Formes diverses – unité
et creusement profonds. Des images, des citations pour ponctuer et
introduire.
Une gravité, une coulée
qui suit les mouvements intérieurs, un tableau du monde tel qu'il
est, par la grâce d'un pas de côté, d'un ton un peu légendaire,
une sensibilité extrême.
Affrontements dans la
guerre, affrontements dans nos sociétés, et dans la crise,
affrontements intérieurs.
(jour
1)
D’un geste seulement, nous pourrions nous reculer dans le noir, détourner les yeux de la grandeur du lieu, de l’évidence du lieu bâti pour nous et pour cela, et tourner le dos lentement, nous en aller, dans le noir derrière, et devant.
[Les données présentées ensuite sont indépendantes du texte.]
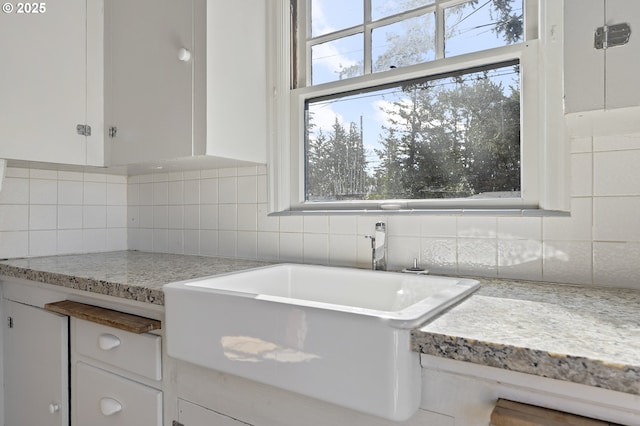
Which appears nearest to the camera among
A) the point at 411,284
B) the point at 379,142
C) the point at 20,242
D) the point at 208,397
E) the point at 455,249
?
the point at 208,397

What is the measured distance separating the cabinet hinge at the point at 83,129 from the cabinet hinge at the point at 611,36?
1758 millimetres

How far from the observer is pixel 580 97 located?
0.77 meters

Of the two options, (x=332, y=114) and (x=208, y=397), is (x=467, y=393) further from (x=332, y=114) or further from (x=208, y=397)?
(x=332, y=114)

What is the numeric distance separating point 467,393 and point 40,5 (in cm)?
196

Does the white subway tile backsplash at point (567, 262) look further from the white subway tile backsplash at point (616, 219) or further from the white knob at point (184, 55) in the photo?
the white knob at point (184, 55)

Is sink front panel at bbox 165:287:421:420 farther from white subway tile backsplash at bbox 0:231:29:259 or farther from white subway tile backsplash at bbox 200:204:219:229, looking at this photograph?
white subway tile backsplash at bbox 0:231:29:259

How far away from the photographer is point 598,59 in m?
0.75

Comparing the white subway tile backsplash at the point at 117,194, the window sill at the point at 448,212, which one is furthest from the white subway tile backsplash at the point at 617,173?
the white subway tile backsplash at the point at 117,194

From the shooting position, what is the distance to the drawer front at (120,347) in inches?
41.8

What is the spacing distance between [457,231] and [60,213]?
5.90ft

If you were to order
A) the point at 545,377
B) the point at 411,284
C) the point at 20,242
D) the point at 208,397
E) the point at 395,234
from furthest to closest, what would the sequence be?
the point at 20,242 < the point at 395,234 < the point at 411,284 < the point at 208,397 < the point at 545,377

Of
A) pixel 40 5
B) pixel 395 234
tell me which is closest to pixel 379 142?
pixel 395 234

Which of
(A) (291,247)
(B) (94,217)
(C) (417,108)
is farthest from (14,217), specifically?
(C) (417,108)

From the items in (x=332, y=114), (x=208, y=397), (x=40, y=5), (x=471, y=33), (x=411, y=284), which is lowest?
(x=208, y=397)
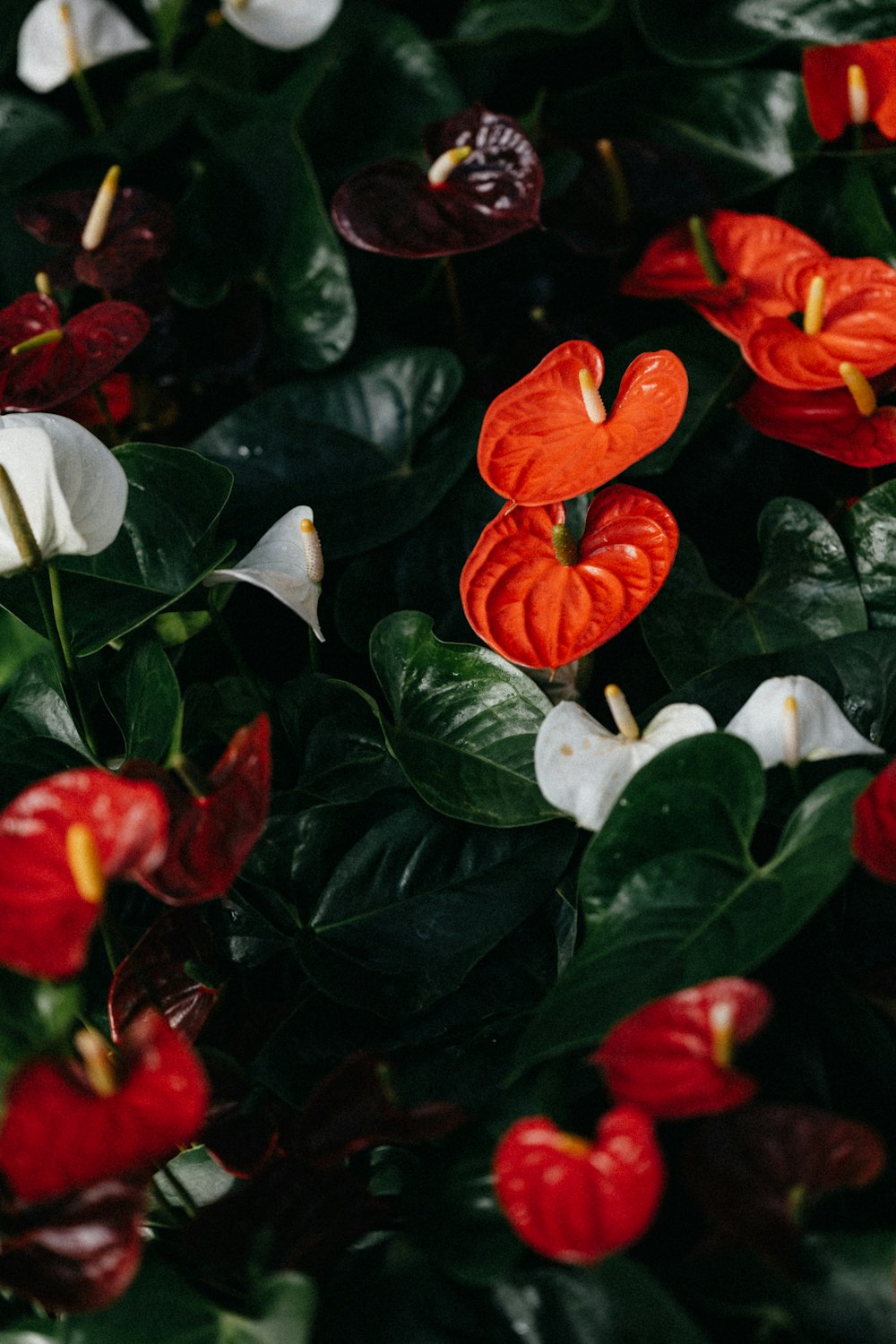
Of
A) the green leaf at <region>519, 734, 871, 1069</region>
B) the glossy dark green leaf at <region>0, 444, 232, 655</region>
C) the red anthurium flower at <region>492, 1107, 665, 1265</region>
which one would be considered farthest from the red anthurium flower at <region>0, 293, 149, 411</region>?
the red anthurium flower at <region>492, 1107, 665, 1265</region>

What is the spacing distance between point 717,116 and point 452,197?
374 mm

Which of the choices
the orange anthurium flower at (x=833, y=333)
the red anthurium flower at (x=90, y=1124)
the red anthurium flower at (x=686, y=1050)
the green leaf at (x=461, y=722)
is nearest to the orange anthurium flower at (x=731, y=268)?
the orange anthurium flower at (x=833, y=333)

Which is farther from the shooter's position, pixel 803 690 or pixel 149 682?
pixel 149 682

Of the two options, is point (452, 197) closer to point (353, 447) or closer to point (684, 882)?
point (353, 447)

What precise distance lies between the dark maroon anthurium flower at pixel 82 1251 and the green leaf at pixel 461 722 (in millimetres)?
315

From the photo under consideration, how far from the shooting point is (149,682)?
0.81 metres

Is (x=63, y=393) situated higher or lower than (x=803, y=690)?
higher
Oui, cela est possible. Mais nous ne le faisons pas. Nous demeurons ici, même s’il nous manque un mot pour pouvoir nous dire : c’est ici où nous sommes et ce monde est le nôtre. Nous venons de si loin. Peut-être confondons-nous l’attente du mot et son absence.
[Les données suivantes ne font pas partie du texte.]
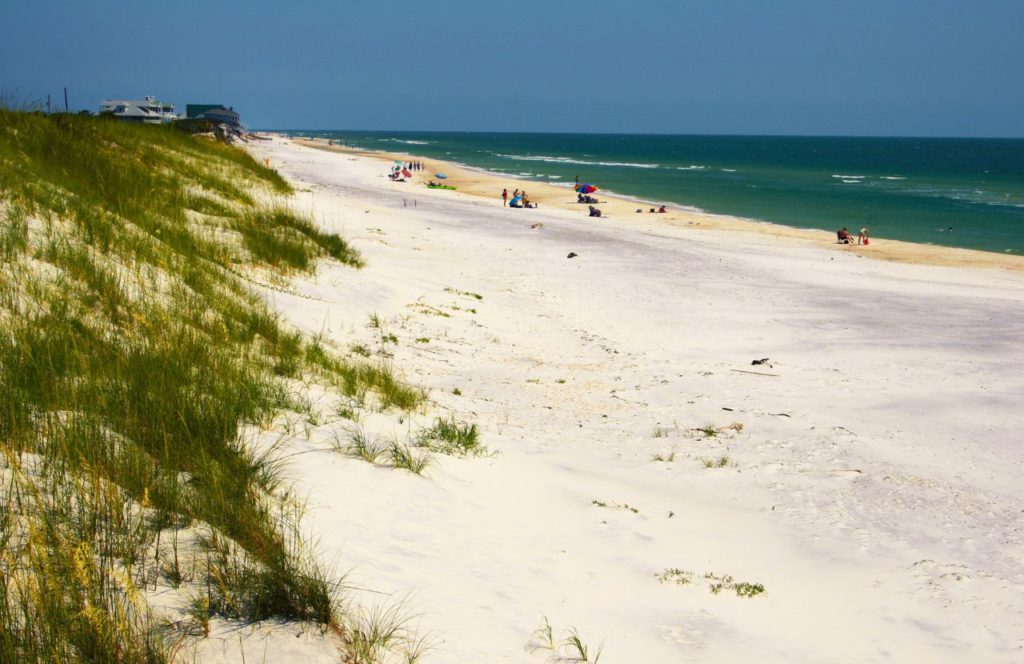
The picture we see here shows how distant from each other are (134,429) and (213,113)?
305ft

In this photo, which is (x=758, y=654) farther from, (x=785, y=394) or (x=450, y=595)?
(x=785, y=394)

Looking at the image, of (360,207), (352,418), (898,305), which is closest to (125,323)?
(352,418)

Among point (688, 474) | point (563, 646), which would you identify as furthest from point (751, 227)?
point (563, 646)

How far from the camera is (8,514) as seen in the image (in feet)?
8.86

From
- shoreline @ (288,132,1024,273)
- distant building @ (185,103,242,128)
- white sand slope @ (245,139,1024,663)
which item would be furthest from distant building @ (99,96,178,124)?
white sand slope @ (245,139,1024,663)

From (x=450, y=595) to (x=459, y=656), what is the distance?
0.49 metres

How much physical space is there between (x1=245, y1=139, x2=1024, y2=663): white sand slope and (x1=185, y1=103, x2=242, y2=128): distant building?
3143 inches

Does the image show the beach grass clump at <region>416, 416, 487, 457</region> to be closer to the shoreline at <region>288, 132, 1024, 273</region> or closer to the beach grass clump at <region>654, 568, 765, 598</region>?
the beach grass clump at <region>654, 568, 765, 598</region>

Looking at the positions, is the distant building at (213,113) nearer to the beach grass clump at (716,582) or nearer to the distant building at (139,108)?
the distant building at (139,108)

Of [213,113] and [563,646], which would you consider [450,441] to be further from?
[213,113]

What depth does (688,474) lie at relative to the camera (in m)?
6.56

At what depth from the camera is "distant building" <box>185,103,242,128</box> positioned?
84500 mm

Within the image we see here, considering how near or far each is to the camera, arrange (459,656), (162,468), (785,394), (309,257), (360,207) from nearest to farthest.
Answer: (459,656) < (162,468) < (785,394) < (309,257) < (360,207)

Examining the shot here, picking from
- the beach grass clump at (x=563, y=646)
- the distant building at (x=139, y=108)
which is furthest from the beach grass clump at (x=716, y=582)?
the distant building at (x=139, y=108)
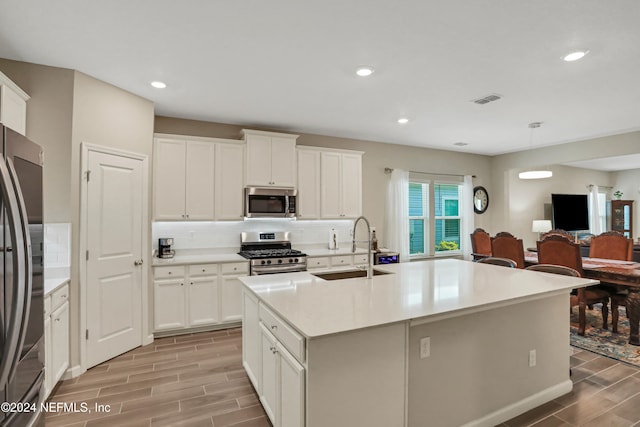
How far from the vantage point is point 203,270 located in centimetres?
397

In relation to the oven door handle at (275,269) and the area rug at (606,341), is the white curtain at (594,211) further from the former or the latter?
the oven door handle at (275,269)

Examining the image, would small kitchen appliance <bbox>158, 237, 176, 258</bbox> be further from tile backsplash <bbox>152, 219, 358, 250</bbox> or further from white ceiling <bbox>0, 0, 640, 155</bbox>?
white ceiling <bbox>0, 0, 640, 155</bbox>

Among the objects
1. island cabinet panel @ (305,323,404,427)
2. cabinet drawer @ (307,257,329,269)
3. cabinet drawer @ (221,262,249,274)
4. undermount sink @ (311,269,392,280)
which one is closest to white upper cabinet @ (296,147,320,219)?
cabinet drawer @ (307,257,329,269)

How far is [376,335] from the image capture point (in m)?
1.73

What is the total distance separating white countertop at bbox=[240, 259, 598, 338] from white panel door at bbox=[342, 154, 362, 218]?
7.04 ft

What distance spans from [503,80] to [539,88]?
0.50 metres

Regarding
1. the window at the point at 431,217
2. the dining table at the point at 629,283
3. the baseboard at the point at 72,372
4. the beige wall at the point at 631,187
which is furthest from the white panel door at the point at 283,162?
the beige wall at the point at 631,187

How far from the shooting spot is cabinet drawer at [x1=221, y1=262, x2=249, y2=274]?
→ 4074mm

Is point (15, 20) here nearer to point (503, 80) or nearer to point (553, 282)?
point (503, 80)

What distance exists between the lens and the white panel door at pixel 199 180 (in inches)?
163

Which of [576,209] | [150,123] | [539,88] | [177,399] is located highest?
[539,88]

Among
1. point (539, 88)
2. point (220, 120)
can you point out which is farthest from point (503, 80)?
point (220, 120)

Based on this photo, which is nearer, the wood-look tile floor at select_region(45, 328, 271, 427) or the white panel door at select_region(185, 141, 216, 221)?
the wood-look tile floor at select_region(45, 328, 271, 427)

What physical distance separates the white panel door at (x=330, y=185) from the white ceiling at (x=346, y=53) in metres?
0.84
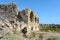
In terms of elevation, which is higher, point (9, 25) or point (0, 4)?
point (0, 4)

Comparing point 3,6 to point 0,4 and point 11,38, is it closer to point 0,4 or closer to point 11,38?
point 0,4

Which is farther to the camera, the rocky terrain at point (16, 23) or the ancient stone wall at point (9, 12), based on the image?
the ancient stone wall at point (9, 12)

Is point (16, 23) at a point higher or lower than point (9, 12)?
lower

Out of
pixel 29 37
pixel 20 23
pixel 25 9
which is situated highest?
pixel 25 9

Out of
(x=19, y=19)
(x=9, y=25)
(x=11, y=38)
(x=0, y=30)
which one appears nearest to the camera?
(x=11, y=38)

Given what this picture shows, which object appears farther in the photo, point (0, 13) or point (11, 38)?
point (0, 13)

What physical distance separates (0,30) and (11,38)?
300 cm

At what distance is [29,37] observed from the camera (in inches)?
769

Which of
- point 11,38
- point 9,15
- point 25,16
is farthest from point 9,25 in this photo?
point 11,38

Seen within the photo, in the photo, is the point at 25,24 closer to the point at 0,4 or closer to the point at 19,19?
the point at 19,19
D’un geste seulement, nous pourrions nous reculer dans le noir, détourner les yeux de la grandeur du lieu, de l’évidence du lieu bâti pour nous et pour cela, et tourner le dos lentement, nous en aller, dans le noir derrière, et devant. Oui, cela est possible. Mais nous ne le faisons pas. Nous demeurons ici, même s’il nous manque un mot pour pouvoir nous dire : c’est ici où nous sommes et ce monde est le nôtre. Nous venons de si loin. Peut-être confondons-nous l’attente du mot et son absence.
(jour
deux)
C’est un temps de
secousse : la crise remue le corps, de bas en haut, en longs
soubresauts de peur qui tétanise – d’avoir annoncé
l’effondrement depuis des années semble avoir conjuré tout krach,
de sorte qu’on n’entend plus vraiment le bruit de la terre qui se
sépare peu à peu, sans se rompre tout à fait, sous nos pieds, et
qu’on prend désormais pour le bruit de fond du monde.
(jour
trois)
Où passer..... dans
les lieux pleins, si pleins de monde que dans les bousculades, on ne
sent ni les violences ni les vols, seulement la solitude sous le
vacarme, dans les lieux de surface où s’écrivent et se reçoivent
les violences et les vols, se reformulent les passages, les
profondeurs, les géographies des corps, les cartes sans nord, les
lieux d’orgueil où se savoir premier ici, les lieux d’humilité
où te savoir première ici, qui m’y conduis pour me perdre...
(jour
quatre)
le visage que tu me
montres dans la tristesse sans recours, à laquelle ne répondre que
oui, je l’accepte : je suis cette tristesse, j’y ai toute ma
part, et la joie de partager douleur et visage ainsi d’accord
le visage impossible
qui dit je ne peux pas rejoindre : je ne peux pas franchir
(jour
cinq)
Mais dans
l’éloignement, la beauté infinie de cette nuit obscure, on
s’approcha de moi, sans raison, sans que je le sache même, sans
rien qui l’avait préparé que ma solitude, sans aucune volonté de
s’approcher de moi, hors ma solitude posée là, vaine, dans la
tendresse terrible, dans l’évidence.
Et que
me soient pardonnés la maladresse sommaire de mes mots et mes choix
de citations, alors qu'il était si simple de dire : lisez le.
6 commentaires:
Voilà qui me semble deux grandes lectures. Densité et intensité semblent être au rendez-vous, nonobstant ce jour humide hors de l'antre.
Ça a l'air bon, la Légende russe.
On ne sait plus où donner de la tête.
Voici des passés qui ont du mal à passer....
Je retiens L'histoire Russe et de ce pas !! (enfin boitillant ) le chercher surtout pour : " Vivre est une chance offerte à chacun , une fois seulement,une occasion unique qu'il s'agit d'investir avec audace jusqu'à l'aveuglement "
Un bon début de journée Merci
Tout comme arlettart, touchée par ce passage qui me donne envie d'aller plus loin en lisant le livre.